Layered architecture increases flexibility, maintainability, and scalability. In a Layered architecture we separate the user interface from the business logic, and the business logic from the data access logic. Separation of concerns among these logical layers and components is easily achieved with the help of layered architecture.
Multiple applications can reuse the components. For example if we want a windows user interface rather than a web browser interface, this can be done in an easy and fast way by just replacing the UI component. All the other components like business logic, data access and the database remains the same. Layered architecture allows to swap and reuse components at will.
Layered architecture enables teams to work on different parts of the application parallely with minimal dependencies on other teams.
Layered architecture enables develop loosely coupled systems.
Different components of the application can be independently deployed, maintained, and updated, on different time schedules.

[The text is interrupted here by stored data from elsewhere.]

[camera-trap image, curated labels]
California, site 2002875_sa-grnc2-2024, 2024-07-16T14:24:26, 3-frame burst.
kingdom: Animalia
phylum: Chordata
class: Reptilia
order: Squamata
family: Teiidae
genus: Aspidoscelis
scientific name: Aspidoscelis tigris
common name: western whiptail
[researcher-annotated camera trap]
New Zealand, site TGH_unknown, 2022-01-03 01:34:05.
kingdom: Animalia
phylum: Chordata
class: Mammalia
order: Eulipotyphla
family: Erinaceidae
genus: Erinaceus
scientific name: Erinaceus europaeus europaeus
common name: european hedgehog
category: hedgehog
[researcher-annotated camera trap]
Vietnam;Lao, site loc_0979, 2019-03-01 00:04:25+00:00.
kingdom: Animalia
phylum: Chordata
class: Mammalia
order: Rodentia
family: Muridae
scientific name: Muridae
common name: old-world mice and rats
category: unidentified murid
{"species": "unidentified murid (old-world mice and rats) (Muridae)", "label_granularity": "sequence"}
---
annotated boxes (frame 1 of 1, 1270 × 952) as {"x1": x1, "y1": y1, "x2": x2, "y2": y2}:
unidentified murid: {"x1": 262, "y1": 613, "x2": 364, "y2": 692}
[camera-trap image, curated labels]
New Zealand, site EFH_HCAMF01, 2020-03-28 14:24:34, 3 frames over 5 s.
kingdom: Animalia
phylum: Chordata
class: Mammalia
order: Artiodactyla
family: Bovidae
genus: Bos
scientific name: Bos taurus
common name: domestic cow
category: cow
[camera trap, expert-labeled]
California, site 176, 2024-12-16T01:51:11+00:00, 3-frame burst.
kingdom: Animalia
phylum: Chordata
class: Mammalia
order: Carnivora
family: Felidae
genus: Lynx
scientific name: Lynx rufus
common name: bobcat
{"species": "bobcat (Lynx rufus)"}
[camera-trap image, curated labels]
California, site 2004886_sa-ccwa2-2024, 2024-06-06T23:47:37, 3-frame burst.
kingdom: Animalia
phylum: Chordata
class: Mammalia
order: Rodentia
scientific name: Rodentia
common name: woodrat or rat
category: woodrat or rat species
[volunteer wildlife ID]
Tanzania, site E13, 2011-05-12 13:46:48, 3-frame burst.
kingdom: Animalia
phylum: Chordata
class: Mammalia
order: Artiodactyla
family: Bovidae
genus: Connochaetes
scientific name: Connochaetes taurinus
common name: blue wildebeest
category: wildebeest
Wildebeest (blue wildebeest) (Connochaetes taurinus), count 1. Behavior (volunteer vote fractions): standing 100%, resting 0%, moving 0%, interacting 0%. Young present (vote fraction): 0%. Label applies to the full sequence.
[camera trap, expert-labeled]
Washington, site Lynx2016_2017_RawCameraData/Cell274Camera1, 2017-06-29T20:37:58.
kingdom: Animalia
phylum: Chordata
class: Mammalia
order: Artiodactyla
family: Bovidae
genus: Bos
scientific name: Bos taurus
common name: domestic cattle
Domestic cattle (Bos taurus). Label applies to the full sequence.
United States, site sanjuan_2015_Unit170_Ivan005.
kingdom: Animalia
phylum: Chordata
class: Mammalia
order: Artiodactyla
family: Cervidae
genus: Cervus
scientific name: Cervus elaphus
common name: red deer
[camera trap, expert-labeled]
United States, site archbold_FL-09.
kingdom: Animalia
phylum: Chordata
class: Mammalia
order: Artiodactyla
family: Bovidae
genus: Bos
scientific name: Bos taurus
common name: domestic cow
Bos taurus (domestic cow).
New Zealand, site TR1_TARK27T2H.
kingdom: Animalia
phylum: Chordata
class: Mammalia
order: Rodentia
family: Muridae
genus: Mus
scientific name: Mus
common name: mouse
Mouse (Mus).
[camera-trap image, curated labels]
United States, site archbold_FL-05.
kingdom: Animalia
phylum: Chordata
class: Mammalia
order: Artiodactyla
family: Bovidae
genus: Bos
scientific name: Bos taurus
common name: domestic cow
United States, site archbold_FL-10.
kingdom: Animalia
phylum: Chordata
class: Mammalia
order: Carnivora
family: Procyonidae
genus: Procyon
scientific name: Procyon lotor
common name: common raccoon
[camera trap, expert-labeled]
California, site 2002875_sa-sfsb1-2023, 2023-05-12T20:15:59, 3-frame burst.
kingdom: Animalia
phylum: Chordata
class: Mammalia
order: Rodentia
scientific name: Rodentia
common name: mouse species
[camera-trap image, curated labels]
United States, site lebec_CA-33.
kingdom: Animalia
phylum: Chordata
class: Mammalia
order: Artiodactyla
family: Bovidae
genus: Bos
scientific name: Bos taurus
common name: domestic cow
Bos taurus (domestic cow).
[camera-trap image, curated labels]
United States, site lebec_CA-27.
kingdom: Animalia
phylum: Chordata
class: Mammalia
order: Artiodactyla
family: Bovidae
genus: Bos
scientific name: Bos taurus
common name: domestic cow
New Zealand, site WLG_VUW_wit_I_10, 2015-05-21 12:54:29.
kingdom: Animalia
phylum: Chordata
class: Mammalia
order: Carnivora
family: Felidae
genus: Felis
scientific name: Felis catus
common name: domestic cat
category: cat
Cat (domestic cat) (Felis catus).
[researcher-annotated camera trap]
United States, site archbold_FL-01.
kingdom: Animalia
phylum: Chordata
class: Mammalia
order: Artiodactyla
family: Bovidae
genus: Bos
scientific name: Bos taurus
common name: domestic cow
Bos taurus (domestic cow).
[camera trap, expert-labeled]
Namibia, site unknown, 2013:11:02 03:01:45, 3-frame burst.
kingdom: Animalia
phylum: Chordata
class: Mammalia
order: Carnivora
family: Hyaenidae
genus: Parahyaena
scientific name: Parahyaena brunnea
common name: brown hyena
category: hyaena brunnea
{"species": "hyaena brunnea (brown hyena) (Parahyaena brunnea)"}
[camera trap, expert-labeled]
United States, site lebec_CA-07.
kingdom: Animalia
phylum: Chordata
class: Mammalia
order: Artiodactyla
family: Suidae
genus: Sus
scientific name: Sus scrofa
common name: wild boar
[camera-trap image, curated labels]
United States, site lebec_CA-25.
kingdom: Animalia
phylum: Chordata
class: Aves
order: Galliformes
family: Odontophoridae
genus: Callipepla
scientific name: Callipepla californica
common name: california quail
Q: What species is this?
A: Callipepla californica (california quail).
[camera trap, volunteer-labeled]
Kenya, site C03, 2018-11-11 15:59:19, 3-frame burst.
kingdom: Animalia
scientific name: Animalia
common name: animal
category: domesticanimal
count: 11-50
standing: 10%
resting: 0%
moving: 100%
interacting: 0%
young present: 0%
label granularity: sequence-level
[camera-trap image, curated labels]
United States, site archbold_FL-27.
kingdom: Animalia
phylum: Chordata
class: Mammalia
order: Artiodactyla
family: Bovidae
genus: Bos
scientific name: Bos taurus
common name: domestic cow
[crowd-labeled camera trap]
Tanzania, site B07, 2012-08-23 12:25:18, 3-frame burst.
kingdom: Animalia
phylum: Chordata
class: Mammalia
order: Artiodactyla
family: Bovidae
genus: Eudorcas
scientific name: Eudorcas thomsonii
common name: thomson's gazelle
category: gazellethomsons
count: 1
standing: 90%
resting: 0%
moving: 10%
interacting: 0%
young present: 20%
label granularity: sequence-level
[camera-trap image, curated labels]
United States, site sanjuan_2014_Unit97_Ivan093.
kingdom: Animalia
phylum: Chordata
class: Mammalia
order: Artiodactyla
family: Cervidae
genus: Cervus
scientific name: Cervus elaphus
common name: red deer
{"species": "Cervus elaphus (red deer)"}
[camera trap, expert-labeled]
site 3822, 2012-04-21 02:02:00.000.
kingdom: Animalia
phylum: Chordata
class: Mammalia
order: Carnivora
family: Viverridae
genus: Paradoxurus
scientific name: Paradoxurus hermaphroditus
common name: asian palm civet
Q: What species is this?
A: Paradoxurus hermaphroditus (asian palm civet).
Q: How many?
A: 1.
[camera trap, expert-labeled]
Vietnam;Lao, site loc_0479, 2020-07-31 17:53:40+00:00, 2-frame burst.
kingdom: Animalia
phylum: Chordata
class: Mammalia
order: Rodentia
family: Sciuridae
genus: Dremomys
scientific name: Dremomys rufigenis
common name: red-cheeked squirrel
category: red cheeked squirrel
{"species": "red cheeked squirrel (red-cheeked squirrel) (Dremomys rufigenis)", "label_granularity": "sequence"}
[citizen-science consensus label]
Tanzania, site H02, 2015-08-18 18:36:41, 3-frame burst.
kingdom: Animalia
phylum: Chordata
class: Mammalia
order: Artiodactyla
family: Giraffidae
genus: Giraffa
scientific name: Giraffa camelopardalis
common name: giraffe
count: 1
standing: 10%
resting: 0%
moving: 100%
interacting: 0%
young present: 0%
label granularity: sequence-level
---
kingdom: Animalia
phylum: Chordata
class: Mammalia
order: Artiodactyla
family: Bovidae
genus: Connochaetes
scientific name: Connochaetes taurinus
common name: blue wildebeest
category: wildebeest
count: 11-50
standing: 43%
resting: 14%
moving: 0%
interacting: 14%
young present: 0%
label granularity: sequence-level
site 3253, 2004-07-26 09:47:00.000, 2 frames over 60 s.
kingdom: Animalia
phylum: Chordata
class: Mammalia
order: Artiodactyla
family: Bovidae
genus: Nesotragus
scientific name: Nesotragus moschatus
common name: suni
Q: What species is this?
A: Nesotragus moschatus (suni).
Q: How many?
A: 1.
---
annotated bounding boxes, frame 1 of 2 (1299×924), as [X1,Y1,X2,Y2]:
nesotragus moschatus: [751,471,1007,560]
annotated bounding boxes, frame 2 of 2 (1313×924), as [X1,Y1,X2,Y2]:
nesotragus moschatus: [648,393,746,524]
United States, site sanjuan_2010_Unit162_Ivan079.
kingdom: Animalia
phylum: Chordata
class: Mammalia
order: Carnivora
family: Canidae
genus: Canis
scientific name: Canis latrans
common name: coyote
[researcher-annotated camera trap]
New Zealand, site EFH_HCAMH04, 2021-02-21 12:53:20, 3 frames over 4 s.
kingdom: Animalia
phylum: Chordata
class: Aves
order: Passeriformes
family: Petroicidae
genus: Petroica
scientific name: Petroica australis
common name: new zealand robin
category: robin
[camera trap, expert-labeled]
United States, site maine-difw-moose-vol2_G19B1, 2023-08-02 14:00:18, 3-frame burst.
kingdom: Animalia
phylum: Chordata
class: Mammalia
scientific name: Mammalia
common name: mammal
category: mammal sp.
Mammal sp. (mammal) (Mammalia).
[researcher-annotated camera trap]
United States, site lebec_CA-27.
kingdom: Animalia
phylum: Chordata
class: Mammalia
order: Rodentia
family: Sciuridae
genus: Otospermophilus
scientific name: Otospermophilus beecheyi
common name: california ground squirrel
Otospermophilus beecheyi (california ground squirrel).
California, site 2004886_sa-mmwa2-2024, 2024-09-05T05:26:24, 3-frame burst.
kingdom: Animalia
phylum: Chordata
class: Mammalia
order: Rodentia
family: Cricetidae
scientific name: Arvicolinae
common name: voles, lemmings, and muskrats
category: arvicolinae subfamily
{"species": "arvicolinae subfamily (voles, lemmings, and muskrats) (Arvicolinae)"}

Layered architecture also makes it possible to configure different levels of security to different components deployed on different boxes. sO Layered architecture, enables you to secure portions of the application behind the firewall and make other components accessible from the Internet.
Layered architecture also helps you to test the components independently of each other.
The following are the disadvantages of a layered architecture:
There might be a negative impact on the performance as we have the extra overhead of passing through layers instead of calling a component directly.
Development of user-intensive applications can sometime take longer if the layering prevents the use of user interface components that directly interact with the database.
The use of layers helps to control and encapsulate the complexity of large applications, but adds complexity to simple applications.
Changes to lower level interfaces tend to percolate to higher levels, especially if the relaxed layered approach is used.